# Start of Supplied data
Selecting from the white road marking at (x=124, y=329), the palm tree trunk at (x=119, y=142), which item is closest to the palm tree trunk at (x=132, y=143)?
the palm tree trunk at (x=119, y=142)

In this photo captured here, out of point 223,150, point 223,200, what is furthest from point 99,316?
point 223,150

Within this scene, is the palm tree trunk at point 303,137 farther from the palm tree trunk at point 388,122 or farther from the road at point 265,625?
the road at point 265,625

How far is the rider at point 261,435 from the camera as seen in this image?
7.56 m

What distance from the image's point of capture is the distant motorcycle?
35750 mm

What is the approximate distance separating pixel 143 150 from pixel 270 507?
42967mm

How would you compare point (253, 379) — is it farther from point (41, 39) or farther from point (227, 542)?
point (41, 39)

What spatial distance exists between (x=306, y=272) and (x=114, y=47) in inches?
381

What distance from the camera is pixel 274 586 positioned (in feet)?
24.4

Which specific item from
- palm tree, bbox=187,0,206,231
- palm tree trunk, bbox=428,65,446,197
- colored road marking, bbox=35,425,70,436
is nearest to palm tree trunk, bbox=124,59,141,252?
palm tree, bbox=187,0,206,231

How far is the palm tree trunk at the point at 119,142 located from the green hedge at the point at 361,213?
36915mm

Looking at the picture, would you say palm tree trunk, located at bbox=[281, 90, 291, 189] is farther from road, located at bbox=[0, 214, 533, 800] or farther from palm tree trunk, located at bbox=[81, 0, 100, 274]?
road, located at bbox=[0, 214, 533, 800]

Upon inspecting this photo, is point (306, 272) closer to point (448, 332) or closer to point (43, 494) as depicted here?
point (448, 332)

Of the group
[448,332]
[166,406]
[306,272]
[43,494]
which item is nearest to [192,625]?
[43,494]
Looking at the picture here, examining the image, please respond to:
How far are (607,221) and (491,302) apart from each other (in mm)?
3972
# End of Supplied data
# Start of Supplied data
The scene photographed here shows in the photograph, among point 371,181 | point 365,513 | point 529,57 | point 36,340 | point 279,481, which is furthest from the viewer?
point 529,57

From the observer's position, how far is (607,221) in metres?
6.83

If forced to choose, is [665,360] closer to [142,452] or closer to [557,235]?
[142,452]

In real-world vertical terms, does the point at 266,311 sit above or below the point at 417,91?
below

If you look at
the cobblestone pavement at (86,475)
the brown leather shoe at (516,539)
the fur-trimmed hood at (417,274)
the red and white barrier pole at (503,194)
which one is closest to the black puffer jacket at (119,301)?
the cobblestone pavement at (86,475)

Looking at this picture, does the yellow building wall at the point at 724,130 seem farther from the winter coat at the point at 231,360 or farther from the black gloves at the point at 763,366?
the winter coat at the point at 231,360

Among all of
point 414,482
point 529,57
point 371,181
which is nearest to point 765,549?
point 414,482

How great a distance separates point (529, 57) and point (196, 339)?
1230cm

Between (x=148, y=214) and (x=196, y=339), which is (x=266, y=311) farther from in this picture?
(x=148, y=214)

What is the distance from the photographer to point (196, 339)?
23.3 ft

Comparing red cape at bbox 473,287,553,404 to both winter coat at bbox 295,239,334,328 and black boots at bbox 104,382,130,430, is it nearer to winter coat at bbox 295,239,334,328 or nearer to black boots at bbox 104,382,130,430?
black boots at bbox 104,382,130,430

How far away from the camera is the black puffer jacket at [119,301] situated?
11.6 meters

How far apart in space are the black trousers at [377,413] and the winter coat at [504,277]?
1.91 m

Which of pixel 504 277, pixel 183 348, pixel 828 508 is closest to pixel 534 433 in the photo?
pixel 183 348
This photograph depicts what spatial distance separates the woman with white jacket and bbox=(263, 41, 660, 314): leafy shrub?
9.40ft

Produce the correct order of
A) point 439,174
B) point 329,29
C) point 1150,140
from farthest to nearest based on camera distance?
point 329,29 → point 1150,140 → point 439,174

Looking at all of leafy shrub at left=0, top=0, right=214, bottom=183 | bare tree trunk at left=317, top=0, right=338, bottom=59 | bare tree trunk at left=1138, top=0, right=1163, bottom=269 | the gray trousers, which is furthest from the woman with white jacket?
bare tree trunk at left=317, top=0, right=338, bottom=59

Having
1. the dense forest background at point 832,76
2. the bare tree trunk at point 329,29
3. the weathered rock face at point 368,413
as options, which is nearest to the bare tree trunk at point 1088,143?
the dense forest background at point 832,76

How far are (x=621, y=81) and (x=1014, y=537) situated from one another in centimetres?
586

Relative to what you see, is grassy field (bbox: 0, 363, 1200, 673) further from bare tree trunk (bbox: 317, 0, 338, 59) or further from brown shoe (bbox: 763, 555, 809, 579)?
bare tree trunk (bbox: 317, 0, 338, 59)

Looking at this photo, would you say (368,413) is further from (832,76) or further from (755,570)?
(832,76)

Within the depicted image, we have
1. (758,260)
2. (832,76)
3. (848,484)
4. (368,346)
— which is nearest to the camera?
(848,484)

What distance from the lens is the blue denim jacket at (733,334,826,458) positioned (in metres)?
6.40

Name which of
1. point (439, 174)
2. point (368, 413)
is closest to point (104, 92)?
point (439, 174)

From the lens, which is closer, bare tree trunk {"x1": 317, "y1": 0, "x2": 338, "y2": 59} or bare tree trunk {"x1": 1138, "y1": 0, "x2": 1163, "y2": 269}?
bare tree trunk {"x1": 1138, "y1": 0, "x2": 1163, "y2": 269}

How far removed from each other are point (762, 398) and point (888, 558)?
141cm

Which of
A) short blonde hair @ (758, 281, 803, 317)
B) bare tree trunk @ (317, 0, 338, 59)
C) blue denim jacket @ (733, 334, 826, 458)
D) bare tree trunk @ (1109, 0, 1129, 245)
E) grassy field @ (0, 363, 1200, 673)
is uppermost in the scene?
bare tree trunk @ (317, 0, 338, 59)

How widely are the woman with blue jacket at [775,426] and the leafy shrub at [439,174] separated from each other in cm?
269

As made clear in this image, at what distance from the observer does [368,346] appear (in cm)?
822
# End of Supplied data
Transcribe word for word the lines from the entries above, starting at the line containing "Which of pixel" and ending at the line containing "point 329,29 → point 1150,140 → point 439,174".

### Solution to this task
Which of pixel 504 277, pixel 183 348, pixel 828 508 is closest to pixel 534 433 in the photo?
pixel 183 348
This photograph depicts what spatial distance separates the woman with white jacket and bbox=(263, 41, 660, 314): leafy shrub?
9.40ft

Produce the correct order of
A) point 439,174
B) point 329,29
C) point 1150,140
from farthest to nearest based on camera distance?
point 329,29 → point 1150,140 → point 439,174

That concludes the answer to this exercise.